AO. discursive risk - Jentsch and Pilley

  • AO: The authors don’t seem to question the concepts of “global North” and “global South.” (I think this is common of most of the work around this (see Pollock who also noted the problematics of the binary but used it nonetheless). In using it, they continue to reify a divide.

  • AO: The doctoral student suggests that the “collaboration” had reciprocol benefit because “benefit was derived by all” but I find this to be weak. She fails to account for the differential benefits and stakes in the doctoral project. The biggest discursive gap here is on the meso and techno. She briefly accounts for how the economic and legal infrastructures of the doctoral program (and academy more general) are already structured by inequality (within which she is also caught) but seems to believe this can be overcome if there is some type of “mutual benefit.” In this case, she appears to hold employment and translation as being benefits for Southern field resarchers. Strangely she seems to see the “southern” researchers teaching the “Northern” student as a benefit for the Southern researchers? (I would argue it is a benefit for the Northern researchers). The underlying assumption is that collaboration is good for all parties and if structured correctly, there is a way to ensure that all benefit and there are reciprocal and mutual benfits.

  • AO: I find the analysts' use of the terms "Northern" and "Southern" homogenizes lots of differences. By forgrounding global North and global South dynamics, they don’t discuss the hierarchies of power within local teams, etc including quesitons of gender, race, class, etc.

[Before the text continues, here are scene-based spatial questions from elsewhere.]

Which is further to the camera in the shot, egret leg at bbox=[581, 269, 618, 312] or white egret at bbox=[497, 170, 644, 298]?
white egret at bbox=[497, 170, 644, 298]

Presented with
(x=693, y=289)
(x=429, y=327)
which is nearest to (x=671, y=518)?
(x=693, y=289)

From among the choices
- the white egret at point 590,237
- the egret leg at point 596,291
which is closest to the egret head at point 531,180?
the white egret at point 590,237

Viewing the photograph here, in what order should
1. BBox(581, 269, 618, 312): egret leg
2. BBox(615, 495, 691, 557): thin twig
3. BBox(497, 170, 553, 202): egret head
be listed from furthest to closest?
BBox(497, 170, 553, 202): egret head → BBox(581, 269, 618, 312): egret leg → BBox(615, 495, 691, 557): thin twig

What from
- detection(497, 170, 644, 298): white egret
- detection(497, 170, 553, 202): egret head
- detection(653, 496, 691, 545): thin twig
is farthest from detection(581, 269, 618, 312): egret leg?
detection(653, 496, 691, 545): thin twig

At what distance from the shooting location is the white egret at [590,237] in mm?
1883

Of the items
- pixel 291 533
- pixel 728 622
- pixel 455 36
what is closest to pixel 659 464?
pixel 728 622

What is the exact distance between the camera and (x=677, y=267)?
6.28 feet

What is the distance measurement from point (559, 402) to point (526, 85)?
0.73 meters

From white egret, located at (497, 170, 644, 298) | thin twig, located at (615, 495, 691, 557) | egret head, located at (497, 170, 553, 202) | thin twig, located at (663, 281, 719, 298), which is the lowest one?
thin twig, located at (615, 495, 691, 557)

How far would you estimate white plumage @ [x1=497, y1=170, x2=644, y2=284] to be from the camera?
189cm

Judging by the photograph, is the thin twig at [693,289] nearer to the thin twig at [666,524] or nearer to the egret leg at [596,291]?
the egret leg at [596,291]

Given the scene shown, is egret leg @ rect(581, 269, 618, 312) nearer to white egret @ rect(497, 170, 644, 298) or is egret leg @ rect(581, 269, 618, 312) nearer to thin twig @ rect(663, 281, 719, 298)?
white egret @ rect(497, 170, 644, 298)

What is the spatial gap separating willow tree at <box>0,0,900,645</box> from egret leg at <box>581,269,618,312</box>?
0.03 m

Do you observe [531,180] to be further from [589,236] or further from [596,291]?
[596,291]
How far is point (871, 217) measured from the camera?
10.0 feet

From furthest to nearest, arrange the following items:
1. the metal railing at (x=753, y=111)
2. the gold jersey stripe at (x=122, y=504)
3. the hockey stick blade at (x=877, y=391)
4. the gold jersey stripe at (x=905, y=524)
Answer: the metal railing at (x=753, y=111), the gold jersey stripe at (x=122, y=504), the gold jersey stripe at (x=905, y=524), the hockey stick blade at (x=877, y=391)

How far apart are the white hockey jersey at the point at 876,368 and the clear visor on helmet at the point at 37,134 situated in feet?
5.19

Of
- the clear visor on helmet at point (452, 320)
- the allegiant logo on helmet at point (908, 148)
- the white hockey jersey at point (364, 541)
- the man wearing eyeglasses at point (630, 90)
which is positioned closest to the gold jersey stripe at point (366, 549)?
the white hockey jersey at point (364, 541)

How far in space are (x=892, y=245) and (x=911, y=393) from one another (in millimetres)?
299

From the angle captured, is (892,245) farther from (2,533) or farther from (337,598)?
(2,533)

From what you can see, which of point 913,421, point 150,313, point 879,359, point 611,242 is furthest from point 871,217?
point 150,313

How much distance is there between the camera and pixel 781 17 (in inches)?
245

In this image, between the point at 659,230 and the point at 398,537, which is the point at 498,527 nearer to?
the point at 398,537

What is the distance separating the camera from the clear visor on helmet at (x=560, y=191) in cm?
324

  • AO: The authors look at collaboration noting that it is key to especially think about collaboration around research project inception and design (rather than just during fieldwork). They also focus on collaboration in authorship noting that there are exisiting biases in peer review processes in the most prestigious journals which are usually biased in the favor of Western-trained researchers. However, they do not discuss much about the technical infrastructures that structure collaboration. They mention the importance of moving from findings to praxis but do not go into sufficient detail about how that might be achieved. Perhaps most ironic is their discussion about co-authorship, etc. and the fact that the two Northern researchers are the only two listed as co-authors. It raises a question about how to broader the definition of an “author” ? (echoes Biaglioli’s work on who is a scientific author).